• STATED GOAL: Return, unchanged, everything from the line containing "Assessing the photograph, tell me, of" down to the line containing "From the angle", both of those lines included.

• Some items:
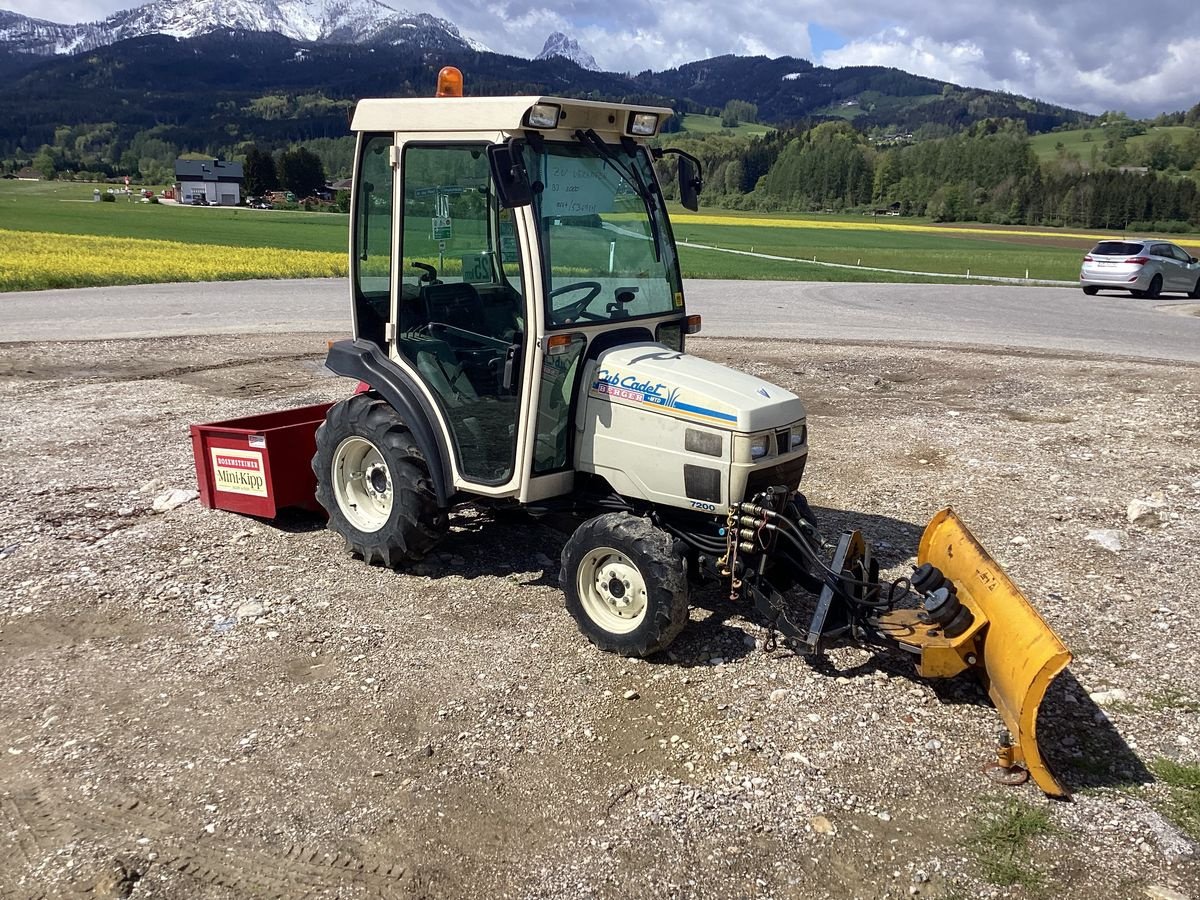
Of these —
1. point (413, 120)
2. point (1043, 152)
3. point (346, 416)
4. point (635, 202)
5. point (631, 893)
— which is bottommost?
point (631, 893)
==
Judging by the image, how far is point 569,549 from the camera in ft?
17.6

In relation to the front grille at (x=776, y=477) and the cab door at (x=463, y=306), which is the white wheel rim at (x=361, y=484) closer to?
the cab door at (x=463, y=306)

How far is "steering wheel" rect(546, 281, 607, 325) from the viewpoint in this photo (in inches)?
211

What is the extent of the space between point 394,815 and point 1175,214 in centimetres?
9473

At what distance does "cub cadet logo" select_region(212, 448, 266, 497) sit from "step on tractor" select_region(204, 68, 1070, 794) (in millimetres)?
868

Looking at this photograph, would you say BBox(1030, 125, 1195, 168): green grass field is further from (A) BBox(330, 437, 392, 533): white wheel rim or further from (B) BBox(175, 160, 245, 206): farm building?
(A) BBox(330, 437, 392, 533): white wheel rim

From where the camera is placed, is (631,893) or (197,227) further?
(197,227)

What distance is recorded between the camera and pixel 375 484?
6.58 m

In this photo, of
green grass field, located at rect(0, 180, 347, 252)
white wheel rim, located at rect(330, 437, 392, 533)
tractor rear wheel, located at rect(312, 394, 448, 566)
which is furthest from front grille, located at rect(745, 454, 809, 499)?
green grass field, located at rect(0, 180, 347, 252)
---
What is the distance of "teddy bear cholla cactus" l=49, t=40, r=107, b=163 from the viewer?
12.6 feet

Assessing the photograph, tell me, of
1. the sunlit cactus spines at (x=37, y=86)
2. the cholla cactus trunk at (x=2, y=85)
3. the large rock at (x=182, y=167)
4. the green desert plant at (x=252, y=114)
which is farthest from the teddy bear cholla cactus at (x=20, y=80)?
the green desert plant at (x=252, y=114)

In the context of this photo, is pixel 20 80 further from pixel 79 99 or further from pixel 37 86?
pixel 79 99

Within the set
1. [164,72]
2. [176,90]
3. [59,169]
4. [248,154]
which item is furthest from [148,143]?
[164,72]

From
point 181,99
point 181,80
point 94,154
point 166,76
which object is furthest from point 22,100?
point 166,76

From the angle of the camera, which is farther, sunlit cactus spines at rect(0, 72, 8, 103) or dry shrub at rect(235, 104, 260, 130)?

• SOLUTION FOR THIS EXERCISE:
Assessing the photograph, tell me, of
1. the sunlit cactus spines at (x=37, y=86)
2. the cholla cactus trunk at (x=2, y=85)
3. the large rock at (x=182, y=167)
4. the green desert plant at (x=252, y=114)
which is farthest from the teddy bear cholla cactus at (x=20, y=80)?
the green desert plant at (x=252, y=114)

In the context of this photo, is pixel 20 80 further from pixel 79 99 or further from pixel 37 86?
pixel 79 99

Within the set
1. [164,72]
2. [176,90]
3. [59,169]
4. [248,154]
which item is furthest from [148,143]?
[164,72]

From
point 181,99
point 181,80
point 94,154
point 166,76
which object is furthest from point 22,100?
point 166,76

From the angle of the camera, which is farther, sunlit cactus spines at rect(0, 72, 8, 103) or dry shrub at rect(235, 104, 260, 130)?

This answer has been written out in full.